Sinn Féin spokesperson on Foreign Affairs, Matt Carthy TD, has said that no amount of spinning from Helen McEntee will change the fact that the vast majority of the EU’s Asylum and Migration Pact is not in Ireland’s interests.
He has said that Ireland can better create a fair, efficient and enforced immigration system by exercising its opt-out from a majority of the pact’s proposals.
Teachta Carthy said:
“Sinn Féin believe that Ireland needs a well-managed migration system that is fair, efficient and enforced. Helen McEntee and this government are failing on all counts.
“Our international protection system, in particular, is a shambles. Hundreds of asylum seekers are sleeping on the streets while communities have been antagonised by the government allowing private operators to make huge profits while the strains on local services are increased.
“No amount of spinning from Helen McEntee will change the fact that the vast majority of the EU’s Asylum and Migration Pact are not in Ireland’s interests.
“Ireland has the option to remain outside all or some of the seven measures. We should utilise that option recognising that each Member State is different and faces different pressures at any given time. For example, the capacity constraints in terms of accommodation, health services and school places are particularly grave here in Ireland.

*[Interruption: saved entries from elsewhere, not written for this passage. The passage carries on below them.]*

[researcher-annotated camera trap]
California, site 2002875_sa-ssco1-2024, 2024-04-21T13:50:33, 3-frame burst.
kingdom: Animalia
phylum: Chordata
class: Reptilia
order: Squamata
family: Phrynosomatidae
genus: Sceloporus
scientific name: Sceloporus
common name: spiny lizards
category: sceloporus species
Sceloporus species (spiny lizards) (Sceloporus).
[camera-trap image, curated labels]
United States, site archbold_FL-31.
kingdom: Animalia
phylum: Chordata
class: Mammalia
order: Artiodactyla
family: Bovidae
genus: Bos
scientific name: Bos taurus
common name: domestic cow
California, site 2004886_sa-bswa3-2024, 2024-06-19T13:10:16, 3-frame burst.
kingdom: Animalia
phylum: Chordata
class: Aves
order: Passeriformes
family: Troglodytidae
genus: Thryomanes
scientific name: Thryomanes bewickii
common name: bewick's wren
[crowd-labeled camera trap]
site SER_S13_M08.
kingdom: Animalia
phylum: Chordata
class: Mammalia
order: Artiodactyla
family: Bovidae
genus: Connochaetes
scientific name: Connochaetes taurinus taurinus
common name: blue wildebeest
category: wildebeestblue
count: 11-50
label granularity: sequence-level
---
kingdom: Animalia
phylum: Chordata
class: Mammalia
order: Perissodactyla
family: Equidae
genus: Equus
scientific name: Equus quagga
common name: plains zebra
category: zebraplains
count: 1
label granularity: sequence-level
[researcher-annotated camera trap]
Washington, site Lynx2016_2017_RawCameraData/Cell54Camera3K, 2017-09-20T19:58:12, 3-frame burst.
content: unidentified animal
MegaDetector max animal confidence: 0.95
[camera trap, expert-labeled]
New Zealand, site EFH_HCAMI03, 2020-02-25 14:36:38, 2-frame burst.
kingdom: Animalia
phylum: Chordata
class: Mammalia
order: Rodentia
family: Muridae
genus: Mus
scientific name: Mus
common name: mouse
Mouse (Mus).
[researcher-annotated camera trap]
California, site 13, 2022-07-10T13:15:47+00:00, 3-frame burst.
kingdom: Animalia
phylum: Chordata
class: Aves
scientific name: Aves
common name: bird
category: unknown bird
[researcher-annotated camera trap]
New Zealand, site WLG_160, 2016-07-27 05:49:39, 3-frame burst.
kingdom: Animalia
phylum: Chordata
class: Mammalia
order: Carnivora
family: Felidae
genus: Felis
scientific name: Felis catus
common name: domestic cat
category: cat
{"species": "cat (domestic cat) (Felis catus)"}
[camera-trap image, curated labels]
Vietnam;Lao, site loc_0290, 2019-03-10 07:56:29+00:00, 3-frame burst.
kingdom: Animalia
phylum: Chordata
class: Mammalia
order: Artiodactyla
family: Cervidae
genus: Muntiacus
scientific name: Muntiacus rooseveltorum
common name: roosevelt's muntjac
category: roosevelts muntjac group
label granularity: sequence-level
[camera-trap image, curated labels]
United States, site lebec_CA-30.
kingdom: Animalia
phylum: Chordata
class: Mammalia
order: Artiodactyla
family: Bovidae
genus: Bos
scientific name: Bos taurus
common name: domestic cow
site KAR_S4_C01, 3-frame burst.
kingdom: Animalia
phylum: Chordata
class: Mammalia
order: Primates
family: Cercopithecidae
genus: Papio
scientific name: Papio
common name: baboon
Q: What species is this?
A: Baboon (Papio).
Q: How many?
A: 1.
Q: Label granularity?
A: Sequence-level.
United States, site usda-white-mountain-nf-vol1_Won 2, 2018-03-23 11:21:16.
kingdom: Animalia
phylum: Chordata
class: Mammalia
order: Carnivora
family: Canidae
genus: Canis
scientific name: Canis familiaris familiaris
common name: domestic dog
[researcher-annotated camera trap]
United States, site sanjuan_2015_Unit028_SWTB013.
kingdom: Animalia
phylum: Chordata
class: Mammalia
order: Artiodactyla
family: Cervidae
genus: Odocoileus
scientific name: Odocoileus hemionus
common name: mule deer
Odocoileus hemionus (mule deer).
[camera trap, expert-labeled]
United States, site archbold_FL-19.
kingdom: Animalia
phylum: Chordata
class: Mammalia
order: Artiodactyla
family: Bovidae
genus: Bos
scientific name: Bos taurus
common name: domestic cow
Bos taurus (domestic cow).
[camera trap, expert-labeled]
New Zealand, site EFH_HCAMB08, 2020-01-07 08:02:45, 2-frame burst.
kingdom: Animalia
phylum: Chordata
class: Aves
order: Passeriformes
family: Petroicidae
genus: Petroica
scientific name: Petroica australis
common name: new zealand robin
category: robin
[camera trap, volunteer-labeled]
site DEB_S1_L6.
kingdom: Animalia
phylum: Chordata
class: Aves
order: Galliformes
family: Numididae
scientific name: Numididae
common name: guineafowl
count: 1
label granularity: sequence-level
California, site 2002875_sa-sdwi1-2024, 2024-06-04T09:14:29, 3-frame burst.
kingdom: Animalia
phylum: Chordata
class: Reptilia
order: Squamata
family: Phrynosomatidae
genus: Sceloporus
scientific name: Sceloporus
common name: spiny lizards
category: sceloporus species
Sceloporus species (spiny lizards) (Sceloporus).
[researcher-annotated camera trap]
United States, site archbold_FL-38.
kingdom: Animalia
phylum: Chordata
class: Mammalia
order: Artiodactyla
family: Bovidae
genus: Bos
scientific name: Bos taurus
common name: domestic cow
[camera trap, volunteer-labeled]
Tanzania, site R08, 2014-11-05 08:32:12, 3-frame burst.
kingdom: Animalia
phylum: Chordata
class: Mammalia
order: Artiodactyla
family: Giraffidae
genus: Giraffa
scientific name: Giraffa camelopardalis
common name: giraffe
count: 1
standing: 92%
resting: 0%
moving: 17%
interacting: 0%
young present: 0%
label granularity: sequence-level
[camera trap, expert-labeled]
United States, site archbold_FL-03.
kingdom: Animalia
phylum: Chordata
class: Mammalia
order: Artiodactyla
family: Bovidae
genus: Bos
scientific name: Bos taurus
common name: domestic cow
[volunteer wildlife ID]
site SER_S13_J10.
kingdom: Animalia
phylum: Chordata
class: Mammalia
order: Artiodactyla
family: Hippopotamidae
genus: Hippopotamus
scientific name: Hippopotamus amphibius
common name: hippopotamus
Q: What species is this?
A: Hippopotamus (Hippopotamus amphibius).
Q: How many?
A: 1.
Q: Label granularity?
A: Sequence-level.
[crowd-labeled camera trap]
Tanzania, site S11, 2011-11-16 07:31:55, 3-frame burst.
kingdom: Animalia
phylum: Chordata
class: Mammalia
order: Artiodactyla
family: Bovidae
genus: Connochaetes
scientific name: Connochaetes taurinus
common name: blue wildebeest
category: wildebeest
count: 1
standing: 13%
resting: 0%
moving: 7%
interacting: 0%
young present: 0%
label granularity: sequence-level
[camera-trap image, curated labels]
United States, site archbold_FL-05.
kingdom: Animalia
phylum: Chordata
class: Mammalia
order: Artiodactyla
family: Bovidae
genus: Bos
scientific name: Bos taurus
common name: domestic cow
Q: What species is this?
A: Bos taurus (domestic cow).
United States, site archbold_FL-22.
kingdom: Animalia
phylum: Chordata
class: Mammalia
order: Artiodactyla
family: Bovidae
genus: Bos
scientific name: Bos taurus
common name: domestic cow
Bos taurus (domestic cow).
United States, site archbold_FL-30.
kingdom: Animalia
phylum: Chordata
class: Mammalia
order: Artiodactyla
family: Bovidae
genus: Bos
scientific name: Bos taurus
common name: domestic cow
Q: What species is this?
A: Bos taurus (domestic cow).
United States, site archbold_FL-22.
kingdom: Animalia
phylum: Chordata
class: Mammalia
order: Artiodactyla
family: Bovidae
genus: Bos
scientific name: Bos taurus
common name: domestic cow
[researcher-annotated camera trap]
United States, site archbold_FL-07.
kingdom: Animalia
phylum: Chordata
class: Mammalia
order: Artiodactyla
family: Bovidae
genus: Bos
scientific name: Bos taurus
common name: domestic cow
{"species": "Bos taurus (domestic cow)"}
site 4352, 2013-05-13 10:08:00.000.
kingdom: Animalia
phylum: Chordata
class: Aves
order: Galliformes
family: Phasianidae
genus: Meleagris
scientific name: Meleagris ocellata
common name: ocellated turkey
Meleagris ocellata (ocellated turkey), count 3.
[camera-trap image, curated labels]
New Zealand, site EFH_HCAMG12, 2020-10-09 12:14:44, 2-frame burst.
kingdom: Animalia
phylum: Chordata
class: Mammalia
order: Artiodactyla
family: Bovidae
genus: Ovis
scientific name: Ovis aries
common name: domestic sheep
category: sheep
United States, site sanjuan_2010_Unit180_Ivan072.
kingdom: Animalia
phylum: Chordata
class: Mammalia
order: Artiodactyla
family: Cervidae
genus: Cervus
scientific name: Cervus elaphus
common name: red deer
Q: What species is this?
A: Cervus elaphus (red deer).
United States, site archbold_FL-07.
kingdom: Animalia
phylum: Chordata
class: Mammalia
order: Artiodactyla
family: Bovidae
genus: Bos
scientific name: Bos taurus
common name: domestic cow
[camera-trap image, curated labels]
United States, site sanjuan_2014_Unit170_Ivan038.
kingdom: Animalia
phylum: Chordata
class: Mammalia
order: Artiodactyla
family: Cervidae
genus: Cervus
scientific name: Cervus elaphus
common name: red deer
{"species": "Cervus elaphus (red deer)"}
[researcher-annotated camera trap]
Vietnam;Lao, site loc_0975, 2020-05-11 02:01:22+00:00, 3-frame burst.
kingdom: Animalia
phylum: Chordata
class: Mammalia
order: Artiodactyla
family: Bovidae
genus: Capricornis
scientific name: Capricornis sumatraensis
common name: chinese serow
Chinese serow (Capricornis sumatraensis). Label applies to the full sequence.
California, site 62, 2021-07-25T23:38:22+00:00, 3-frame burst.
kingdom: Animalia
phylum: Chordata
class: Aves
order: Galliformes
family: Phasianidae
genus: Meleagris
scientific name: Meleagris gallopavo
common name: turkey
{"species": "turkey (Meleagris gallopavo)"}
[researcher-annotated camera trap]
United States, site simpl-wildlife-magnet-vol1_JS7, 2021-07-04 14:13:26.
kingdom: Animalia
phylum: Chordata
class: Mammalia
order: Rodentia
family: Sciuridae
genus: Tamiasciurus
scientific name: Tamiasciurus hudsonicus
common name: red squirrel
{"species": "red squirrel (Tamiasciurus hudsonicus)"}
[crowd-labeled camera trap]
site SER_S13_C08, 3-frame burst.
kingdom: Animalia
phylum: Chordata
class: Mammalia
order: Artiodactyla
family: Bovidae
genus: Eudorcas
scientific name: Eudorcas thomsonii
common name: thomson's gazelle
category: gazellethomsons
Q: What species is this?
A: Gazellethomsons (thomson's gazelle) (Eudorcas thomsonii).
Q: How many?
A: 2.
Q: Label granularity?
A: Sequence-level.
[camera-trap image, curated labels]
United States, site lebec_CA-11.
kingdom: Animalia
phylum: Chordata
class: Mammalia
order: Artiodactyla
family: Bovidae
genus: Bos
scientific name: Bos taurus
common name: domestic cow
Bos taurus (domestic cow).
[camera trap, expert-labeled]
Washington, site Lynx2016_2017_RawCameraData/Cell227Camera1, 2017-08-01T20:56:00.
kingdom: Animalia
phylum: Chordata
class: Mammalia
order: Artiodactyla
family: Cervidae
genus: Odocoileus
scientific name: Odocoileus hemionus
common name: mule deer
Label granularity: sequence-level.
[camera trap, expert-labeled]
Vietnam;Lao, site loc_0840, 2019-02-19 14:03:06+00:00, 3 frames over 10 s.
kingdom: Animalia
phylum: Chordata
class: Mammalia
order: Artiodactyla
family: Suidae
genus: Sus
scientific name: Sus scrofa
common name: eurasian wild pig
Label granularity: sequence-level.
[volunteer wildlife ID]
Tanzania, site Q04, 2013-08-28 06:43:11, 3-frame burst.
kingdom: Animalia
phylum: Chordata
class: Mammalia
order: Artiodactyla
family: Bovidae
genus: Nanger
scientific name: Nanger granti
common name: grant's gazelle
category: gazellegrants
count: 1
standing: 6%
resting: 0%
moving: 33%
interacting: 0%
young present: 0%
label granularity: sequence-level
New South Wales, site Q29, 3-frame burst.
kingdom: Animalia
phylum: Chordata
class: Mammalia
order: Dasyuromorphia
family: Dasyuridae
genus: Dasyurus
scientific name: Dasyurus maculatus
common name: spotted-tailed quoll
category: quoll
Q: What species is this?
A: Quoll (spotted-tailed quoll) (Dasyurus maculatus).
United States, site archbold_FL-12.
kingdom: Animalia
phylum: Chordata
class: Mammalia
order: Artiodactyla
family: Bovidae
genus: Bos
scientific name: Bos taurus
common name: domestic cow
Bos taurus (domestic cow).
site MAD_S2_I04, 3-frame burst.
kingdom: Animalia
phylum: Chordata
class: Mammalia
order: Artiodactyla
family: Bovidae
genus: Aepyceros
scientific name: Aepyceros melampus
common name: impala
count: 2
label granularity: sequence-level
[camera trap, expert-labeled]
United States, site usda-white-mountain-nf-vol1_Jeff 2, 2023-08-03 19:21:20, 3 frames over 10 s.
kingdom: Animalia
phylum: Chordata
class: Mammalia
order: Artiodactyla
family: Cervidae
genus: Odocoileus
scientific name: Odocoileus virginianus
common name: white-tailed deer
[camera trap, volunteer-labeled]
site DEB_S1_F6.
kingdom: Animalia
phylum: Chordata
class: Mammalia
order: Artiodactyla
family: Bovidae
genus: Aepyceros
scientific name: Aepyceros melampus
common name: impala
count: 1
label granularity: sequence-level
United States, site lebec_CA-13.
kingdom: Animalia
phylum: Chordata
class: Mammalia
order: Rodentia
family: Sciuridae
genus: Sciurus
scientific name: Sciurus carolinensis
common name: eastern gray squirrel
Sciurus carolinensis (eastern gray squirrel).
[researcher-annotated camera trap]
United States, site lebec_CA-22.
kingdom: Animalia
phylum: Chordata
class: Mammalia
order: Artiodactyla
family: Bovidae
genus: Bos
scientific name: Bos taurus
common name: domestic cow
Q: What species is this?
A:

“Contrary to assertions from Minister McEntee, Sinn Féin support two measures that we believe are in the best interests of Ireland, which would aid us to transform our asylum system into one that is fair, efficient and enforced; namely the Asylum and Migration Management Regulation because it facilitates the return of people who seek to make an asylum application here to the first country where an international protection applicant has made a claim.
“We also support opting into the Eurodac Regulation because participation in this fingerprint database is necessary to conduct checks and vetting.
“We oppose opting-into the remainder of the measures.
“There’s nothing in these measures that Helen McEntee can’t do today.
“If we follow the government’s approach and sign into them all en masse, we are handcuffing ourselves in terms of future flexibility.
“Nobody knows what the immigration situation will be in five years time, just as nobody predicted five years ago where it is today.
“The problem is that the ability of a future government to act will be impeded because we have signed into this pact.
“Our nearest neighbour is not part of this pact, and therefore we need the flexibility, for good or bad to be able to move, to be able to determine what is in our best interests.
“Rather than address her failures, the Minister for Justice wants to outsource her job to the EU. It’s time for a change of approach.”